Central African Republic (CAR) has been in one form or another of political or security crisis for a very long time indeed. More recently, the political crisis has been overshadowed by the security crisis, with control over the use of force significantly contested; and the international arbiter – a United Nations peace support operation – failing to act with legitimacy or credibility.

Conventional wisdom suggests that the solution to this problem is the reinforcement – either through transformation or funding – of the security sector.  But to do so in a political context which is so weak would simply create another, more influential and forceful actor in an already crowded space.    Alongside this conventional approach to security sector development sits a sense that the architecture of government needs to be strengthened, transformed and/or generally improved.  And it probably does.  But in a context where everything is important, how does one decide what to do and when to do it?

Improving the security situation in a country is not just about strengthening (or limiting) the security actors; nor just about making them both effective and accountable.  Sometimes it is about leadership and vision – essential elements in a country deciding what it wants from its future and how it is going to get it.  In the case of CAR, although all branches of government – and the experience of governance for ordinary people – are critically weak, the stand out problem is a lack of vision.  CAR’s politicians are not providing the leadership that people want and need, and are therefore unable to compete with the overwhelming logic of submitting to the nearest, strongest actor.  It is this lack of vision, rather than an overweening and broadly out of control security sector, which is the country’s most signal weakness and failure.

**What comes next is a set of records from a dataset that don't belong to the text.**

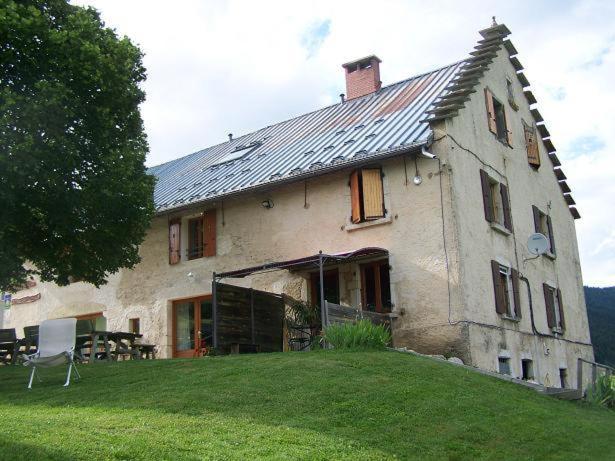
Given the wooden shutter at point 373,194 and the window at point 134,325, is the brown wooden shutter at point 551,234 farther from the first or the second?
the window at point 134,325

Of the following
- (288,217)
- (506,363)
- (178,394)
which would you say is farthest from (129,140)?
(506,363)

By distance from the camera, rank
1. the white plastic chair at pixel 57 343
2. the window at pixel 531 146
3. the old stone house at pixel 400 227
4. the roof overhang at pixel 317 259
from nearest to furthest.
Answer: the white plastic chair at pixel 57 343
the roof overhang at pixel 317 259
the old stone house at pixel 400 227
the window at pixel 531 146

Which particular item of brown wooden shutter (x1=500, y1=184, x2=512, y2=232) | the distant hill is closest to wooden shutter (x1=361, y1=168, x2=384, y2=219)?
brown wooden shutter (x1=500, y1=184, x2=512, y2=232)

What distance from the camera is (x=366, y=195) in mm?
16625

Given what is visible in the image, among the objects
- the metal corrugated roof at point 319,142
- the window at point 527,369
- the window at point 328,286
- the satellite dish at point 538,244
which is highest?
the metal corrugated roof at point 319,142

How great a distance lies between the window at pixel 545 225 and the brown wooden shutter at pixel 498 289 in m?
4.54

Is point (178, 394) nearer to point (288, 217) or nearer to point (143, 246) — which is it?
point (288, 217)

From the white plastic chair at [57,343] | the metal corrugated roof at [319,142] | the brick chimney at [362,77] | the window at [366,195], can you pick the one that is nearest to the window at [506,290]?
the window at [366,195]

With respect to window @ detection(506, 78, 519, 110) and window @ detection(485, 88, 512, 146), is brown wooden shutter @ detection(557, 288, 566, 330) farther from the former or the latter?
window @ detection(506, 78, 519, 110)

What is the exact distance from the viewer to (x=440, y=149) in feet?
53.3

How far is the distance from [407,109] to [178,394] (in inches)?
478

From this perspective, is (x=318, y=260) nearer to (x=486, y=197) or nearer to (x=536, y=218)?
(x=486, y=197)

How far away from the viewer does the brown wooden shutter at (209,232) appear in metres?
19.2

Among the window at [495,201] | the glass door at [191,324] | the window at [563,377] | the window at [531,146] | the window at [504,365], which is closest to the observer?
the window at [504,365]
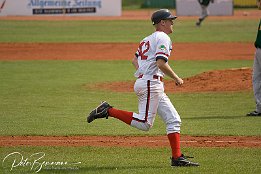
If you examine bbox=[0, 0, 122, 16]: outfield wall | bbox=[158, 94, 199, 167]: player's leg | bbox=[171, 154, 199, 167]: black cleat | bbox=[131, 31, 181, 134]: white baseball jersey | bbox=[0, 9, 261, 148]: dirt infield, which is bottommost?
bbox=[0, 0, 122, 16]: outfield wall

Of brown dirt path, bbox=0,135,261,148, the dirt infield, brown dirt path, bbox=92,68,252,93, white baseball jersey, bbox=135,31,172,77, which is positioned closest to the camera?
white baseball jersey, bbox=135,31,172,77

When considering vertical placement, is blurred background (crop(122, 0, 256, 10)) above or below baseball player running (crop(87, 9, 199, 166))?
below

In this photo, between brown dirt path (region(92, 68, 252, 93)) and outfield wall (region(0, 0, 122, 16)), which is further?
outfield wall (region(0, 0, 122, 16))

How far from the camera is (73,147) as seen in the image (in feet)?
38.0

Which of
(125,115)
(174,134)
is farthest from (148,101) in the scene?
(174,134)

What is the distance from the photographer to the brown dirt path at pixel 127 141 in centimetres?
1191

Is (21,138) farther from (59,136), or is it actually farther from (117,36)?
(117,36)

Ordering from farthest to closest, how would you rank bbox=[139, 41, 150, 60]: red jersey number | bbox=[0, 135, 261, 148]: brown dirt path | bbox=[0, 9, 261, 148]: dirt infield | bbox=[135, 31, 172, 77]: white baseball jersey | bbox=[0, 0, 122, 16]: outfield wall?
bbox=[0, 0, 122, 16]: outfield wall < bbox=[0, 9, 261, 148]: dirt infield < bbox=[0, 135, 261, 148]: brown dirt path < bbox=[139, 41, 150, 60]: red jersey number < bbox=[135, 31, 172, 77]: white baseball jersey

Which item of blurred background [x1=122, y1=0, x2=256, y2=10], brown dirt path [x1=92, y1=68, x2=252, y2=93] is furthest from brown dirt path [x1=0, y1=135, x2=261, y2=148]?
blurred background [x1=122, y1=0, x2=256, y2=10]

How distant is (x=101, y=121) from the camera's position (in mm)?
15062

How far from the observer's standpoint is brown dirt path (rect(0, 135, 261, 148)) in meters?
11.9

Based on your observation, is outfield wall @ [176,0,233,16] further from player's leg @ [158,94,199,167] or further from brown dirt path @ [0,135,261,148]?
player's leg @ [158,94,199,167]

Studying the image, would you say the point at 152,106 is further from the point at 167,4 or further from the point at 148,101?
the point at 167,4

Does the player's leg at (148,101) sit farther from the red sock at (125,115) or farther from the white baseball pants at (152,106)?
the red sock at (125,115)
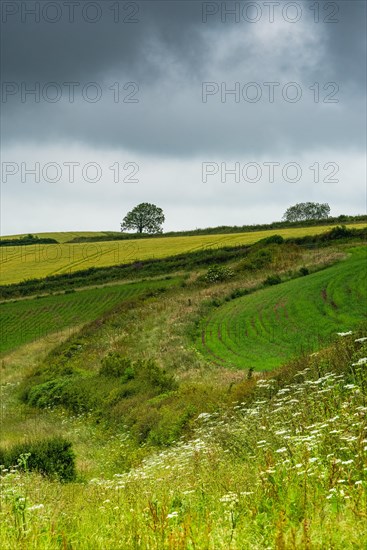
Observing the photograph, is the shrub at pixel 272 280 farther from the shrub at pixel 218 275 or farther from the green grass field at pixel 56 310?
the green grass field at pixel 56 310

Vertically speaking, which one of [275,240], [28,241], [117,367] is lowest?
[117,367]

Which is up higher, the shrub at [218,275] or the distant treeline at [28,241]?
the distant treeline at [28,241]

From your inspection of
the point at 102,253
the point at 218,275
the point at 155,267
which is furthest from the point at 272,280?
the point at 102,253

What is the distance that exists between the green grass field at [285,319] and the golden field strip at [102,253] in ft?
143

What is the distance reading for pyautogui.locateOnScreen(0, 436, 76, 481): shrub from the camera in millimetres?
14773

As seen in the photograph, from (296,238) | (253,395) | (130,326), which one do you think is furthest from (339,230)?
(253,395)

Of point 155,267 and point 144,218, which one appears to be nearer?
point 155,267

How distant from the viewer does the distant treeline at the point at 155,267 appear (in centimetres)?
6731

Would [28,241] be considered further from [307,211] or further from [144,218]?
[307,211]

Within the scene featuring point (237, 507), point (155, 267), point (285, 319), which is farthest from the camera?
A: point (155, 267)

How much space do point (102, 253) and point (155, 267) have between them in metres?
24.3

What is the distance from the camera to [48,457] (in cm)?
1513

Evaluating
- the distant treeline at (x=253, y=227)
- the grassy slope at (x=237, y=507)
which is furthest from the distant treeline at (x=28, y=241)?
the grassy slope at (x=237, y=507)

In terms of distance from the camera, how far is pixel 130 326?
39781 mm
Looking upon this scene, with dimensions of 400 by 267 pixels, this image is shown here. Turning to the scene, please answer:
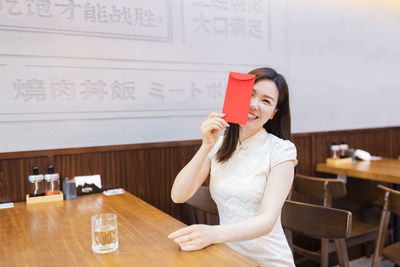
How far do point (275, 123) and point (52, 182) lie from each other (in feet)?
4.21

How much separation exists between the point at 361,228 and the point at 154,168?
1.58 m

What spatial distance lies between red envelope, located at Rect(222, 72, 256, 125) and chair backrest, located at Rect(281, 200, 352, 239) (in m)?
0.58

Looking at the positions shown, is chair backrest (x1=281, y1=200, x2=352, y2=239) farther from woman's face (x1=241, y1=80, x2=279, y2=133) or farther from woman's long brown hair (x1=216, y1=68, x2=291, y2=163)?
woman's face (x1=241, y1=80, x2=279, y2=133)

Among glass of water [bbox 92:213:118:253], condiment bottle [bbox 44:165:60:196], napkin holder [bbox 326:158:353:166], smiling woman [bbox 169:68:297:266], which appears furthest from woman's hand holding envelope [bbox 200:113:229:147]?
napkin holder [bbox 326:158:353:166]

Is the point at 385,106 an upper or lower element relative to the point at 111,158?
upper

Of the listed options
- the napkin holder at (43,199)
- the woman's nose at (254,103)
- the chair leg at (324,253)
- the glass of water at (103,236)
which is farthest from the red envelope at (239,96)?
the chair leg at (324,253)

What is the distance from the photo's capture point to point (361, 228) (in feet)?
8.49

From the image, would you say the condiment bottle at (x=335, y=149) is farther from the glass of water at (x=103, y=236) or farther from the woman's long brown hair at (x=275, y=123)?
the glass of water at (x=103, y=236)

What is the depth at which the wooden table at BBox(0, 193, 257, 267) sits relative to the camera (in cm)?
A: 104

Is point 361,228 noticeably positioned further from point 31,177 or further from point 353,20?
point 31,177

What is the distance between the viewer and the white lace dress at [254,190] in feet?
4.64

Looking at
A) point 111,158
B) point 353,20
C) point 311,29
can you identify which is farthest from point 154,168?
point 353,20

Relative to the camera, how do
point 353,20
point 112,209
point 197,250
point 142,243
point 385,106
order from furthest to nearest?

Addressing this weakness ought to be relatively straightforward.  Surely the good voters of CAR would be susceptible to a credible vison articulated by person, or group of people, able to speak to the issues of daily concern to the citizen.  Curiously, the obstacles to this are a form of unconscious isomorphic mimicry.  CAR’s political leaders are trying so hard to work out how to be attractive to international donors and investment that their political platforms address issues such as debt, legislative agendas and investment strategies rather than the issues likely to be of more direct interest to ordinary citizens – human security; health; education; and access to markets.  Oh, and community security.

In the teeth of an impressive track record of failure, there is an emerging view amongst CAR’s political elite that the problem might be the forms of international alliances on offer. Where La Francophonie has apparently failed, might perhaps something more Anglo-Saxon be better?  But this apparently binary choice belies a deeper problem.  Not that of choosing between imported value sets and spheres of influence, but the need to develop a much more CAR owned and led vision for the future – drawing on the ideas and resources available in the word today, unlimited by colonial throwbacks and artificial ties.

So the first step in identifying the answers to CAR’s security and development problems should lie not in choosing someone else’s agenda, but in the decolonisation of the minds of the country’s political elite and the solutions which they both propose and seek.